**REQUIRED TASKS:**
• a. In the captions on Posada's prints and the Pankhurst postcard, translate this sentence into Spanish: "His work chronicled the concerns of the common people, and particularly the social divisions between rich and poor."
• b. State whether each statement agrees with the captions on Posada's prints and the Pankhurst postcard. Answer yes or no for each and quote the words from the captions that decide it.
(i) Posada started his work for Antonio Vanegas Arroyo in the early 1890s.
(ii) Sylvia Pankhurst devised the purple, white and green color scheme.
(iii) The WSPU rejected the label "suffragettes."

**PASSAGE TO READ:**
--*--
Calavera of a Society Belle date unknown
José Guadalupe Posada
Engraving
Women do not escape ‘calavera’ treatment, and are particularly grotesque as skeletons when wearing fancy dress.
Calavera of the People’s Printer Antonio Vanegas Arroyo date unknown José
Guadalupe Posada
Engraving
The Mexican printmaker José Guadalupe Posada produced his most renowned prints and illustrations for the small press owner and publisher Antonio Vanegas Arroyo in Mexico City. He began his work there in the early 1890s, producing a prolific output of illustrations depicting news, events, politics, gossip or poems for the ‘penny press’: cheap broadsheets aimed at the lower class, semi-literate audience and posted in the street or sold at fairs or festivals. His work chronicled the concerns of the common people, and particularly the social divisions between rich and poor. Although never an overtly ‘political artist’, his artistic narrative certainly included politics. His best known depictions, possibly both then and now, are his humorous ‘calaveras’, traditionally the macabre, grinning skeletons of death, derived from the festivities of the Mexican Day of the Dead, on 2 November, a day when the dead and the living spiritually coexist. However, the skeletons seem to overstay their welcome and appear fairly often in Posada’s work, a mischievous, cigar-smoking, gambling, romantic (but scary) presence and an ominous reminder of the fragility of life. The print shown here presents a very humorous poem about the death (real or imagined) of Antonio Vanegas Arroyo. It gushes about his qualities and contributions in life throughout, while at the end joking that his pamphlets would even find readers ‘in hell’.
Portrait of Emmeline Pankhurst 1915
Designer unknown
Postcard
Emmeline Pankhurst, pictured in this postcard, founded the Women’s Social and Political Union (WSPU) in 1903, with her two daughters, Christabel and Sylvia. Christabel would, in time, acquire a first-class law degree and was a brilliant speaker; Sylvia had studied at the Royal College of Art and was the designer-artist for the WSPU. Determined to achieve voting rights for women, the WSPU represented a new spirit of militancy, necessary as the (failed) women’s suffrage campaign was already 40 years old. Also crucial to keeping the WSPU afloat were the formidable Pethick-Lawrences, Frederick and Emmeline, who were responsible for financial and propaganda initiatives. It was Emmeline Pethick-Lawrence who devised ‘the colours’ – a scheme of purple, white and green – and its symbolism: purple for freedom and dignity, white for purity, green for hope. Her genius was not only to apply ‘the ‘colours’ as a uniform and corporate identity, but to also relate them to marketing and fashion as ‘the suffragette look’. Due to the WSPU’s civil disobedience and militant tactics, the Daily Mail newspaper labelled its members ‘suffragettes’, a slur which the WSPU adopted with pride.
--*--
**LISTED RECORDS:**
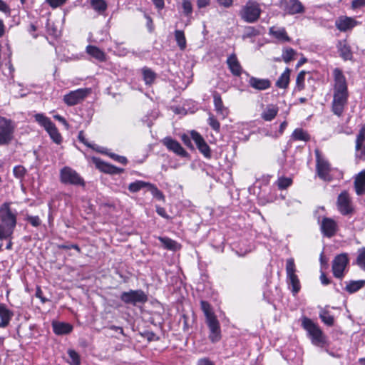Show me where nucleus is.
Segmentation results:
<instances>
[{
	"instance_id": "obj_15",
	"label": "nucleus",
	"mask_w": 365,
	"mask_h": 365,
	"mask_svg": "<svg viewBox=\"0 0 365 365\" xmlns=\"http://www.w3.org/2000/svg\"><path fill=\"white\" fill-rule=\"evenodd\" d=\"M244 74L248 78L247 83L249 86L256 91H265L271 87L272 83L268 78H259L250 76L247 71H245Z\"/></svg>"
},
{
	"instance_id": "obj_59",
	"label": "nucleus",
	"mask_w": 365,
	"mask_h": 365,
	"mask_svg": "<svg viewBox=\"0 0 365 365\" xmlns=\"http://www.w3.org/2000/svg\"><path fill=\"white\" fill-rule=\"evenodd\" d=\"M182 141L183 142V143L187 146L189 148H191V149H193V145L192 144V142L191 140H192L191 136H188L186 134H184L182 135Z\"/></svg>"
},
{
	"instance_id": "obj_4",
	"label": "nucleus",
	"mask_w": 365,
	"mask_h": 365,
	"mask_svg": "<svg viewBox=\"0 0 365 365\" xmlns=\"http://www.w3.org/2000/svg\"><path fill=\"white\" fill-rule=\"evenodd\" d=\"M316 172L318 177L324 181L330 182L333 178L331 175L332 170L329 162L321 154L319 150H315Z\"/></svg>"
},
{
	"instance_id": "obj_62",
	"label": "nucleus",
	"mask_w": 365,
	"mask_h": 365,
	"mask_svg": "<svg viewBox=\"0 0 365 365\" xmlns=\"http://www.w3.org/2000/svg\"><path fill=\"white\" fill-rule=\"evenodd\" d=\"M217 3L225 8H229L232 5V0H217Z\"/></svg>"
},
{
	"instance_id": "obj_45",
	"label": "nucleus",
	"mask_w": 365,
	"mask_h": 365,
	"mask_svg": "<svg viewBox=\"0 0 365 365\" xmlns=\"http://www.w3.org/2000/svg\"><path fill=\"white\" fill-rule=\"evenodd\" d=\"M297 54V51L292 48H287L283 50L282 52V59L286 63H288L291 61L294 58V56Z\"/></svg>"
},
{
	"instance_id": "obj_40",
	"label": "nucleus",
	"mask_w": 365,
	"mask_h": 365,
	"mask_svg": "<svg viewBox=\"0 0 365 365\" xmlns=\"http://www.w3.org/2000/svg\"><path fill=\"white\" fill-rule=\"evenodd\" d=\"M147 190L150 192L155 199L163 201L165 200V195L155 185L148 182Z\"/></svg>"
},
{
	"instance_id": "obj_24",
	"label": "nucleus",
	"mask_w": 365,
	"mask_h": 365,
	"mask_svg": "<svg viewBox=\"0 0 365 365\" xmlns=\"http://www.w3.org/2000/svg\"><path fill=\"white\" fill-rule=\"evenodd\" d=\"M86 51L91 58L98 62H105L106 61V53L96 46H87Z\"/></svg>"
},
{
	"instance_id": "obj_53",
	"label": "nucleus",
	"mask_w": 365,
	"mask_h": 365,
	"mask_svg": "<svg viewBox=\"0 0 365 365\" xmlns=\"http://www.w3.org/2000/svg\"><path fill=\"white\" fill-rule=\"evenodd\" d=\"M78 140L83 143L85 145H86L87 147L88 148H91L93 150H96L95 148V145H93L91 143H90L85 138V135H84V132L83 130H81L79 133H78Z\"/></svg>"
},
{
	"instance_id": "obj_37",
	"label": "nucleus",
	"mask_w": 365,
	"mask_h": 365,
	"mask_svg": "<svg viewBox=\"0 0 365 365\" xmlns=\"http://www.w3.org/2000/svg\"><path fill=\"white\" fill-rule=\"evenodd\" d=\"M35 120L38 123L39 125L43 126L46 130L50 126H52V124L53 123L50 118L45 116L42 113H37L34 115Z\"/></svg>"
},
{
	"instance_id": "obj_57",
	"label": "nucleus",
	"mask_w": 365,
	"mask_h": 365,
	"mask_svg": "<svg viewBox=\"0 0 365 365\" xmlns=\"http://www.w3.org/2000/svg\"><path fill=\"white\" fill-rule=\"evenodd\" d=\"M351 6L353 9L363 8L365 6V0H353Z\"/></svg>"
},
{
	"instance_id": "obj_38",
	"label": "nucleus",
	"mask_w": 365,
	"mask_h": 365,
	"mask_svg": "<svg viewBox=\"0 0 365 365\" xmlns=\"http://www.w3.org/2000/svg\"><path fill=\"white\" fill-rule=\"evenodd\" d=\"M51 138L55 142L56 144H60L62 142V138L61 134L58 133L56 125L54 123L52 124V126L46 130Z\"/></svg>"
},
{
	"instance_id": "obj_19",
	"label": "nucleus",
	"mask_w": 365,
	"mask_h": 365,
	"mask_svg": "<svg viewBox=\"0 0 365 365\" xmlns=\"http://www.w3.org/2000/svg\"><path fill=\"white\" fill-rule=\"evenodd\" d=\"M163 143L170 150L175 153L176 155L182 157H188V153L181 146V145L171 137H166L163 140Z\"/></svg>"
},
{
	"instance_id": "obj_61",
	"label": "nucleus",
	"mask_w": 365,
	"mask_h": 365,
	"mask_svg": "<svg viewBox=\"0 0 365 365\" xmlns=\"http://www.w3.org/2000/svg\"><path fill=\"white\" fill-rule=\"evenodd\" d=\"M156 212L160 216H161L165 219L169 218V216L167 215L165 208L161 207H157Z\"/></svg>"
},
{
	"instance_id": "obj_39",
	"label": "nucleus",
	"mask_w": 365,
	"mask_h": 365,
	"mask_svg": "<svg viewBox=\"0 0 365 365\" xmlns=\"http://www.w3.org/2000/svg\"><path fill=\"white\" fill-rule=\"evenodd\" d=\"M90 3L92 8L100 14L104 12L108 7L106 1L104 0H90Z\"/></svg>"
--*--
**FINAL ANSWERS:**
• a. Su obra registró las preocupaciones de la gente común, y en particular las divisiones sociales entre ricos y pobres.

• b.
(i) Yes: "He began his work there in the early 1890s"
(ii) No: "It was Emmeline Pethick-Lawrence who devised ‘the colours’"
(iii) No: "a slur which the WSPU adopted with pride"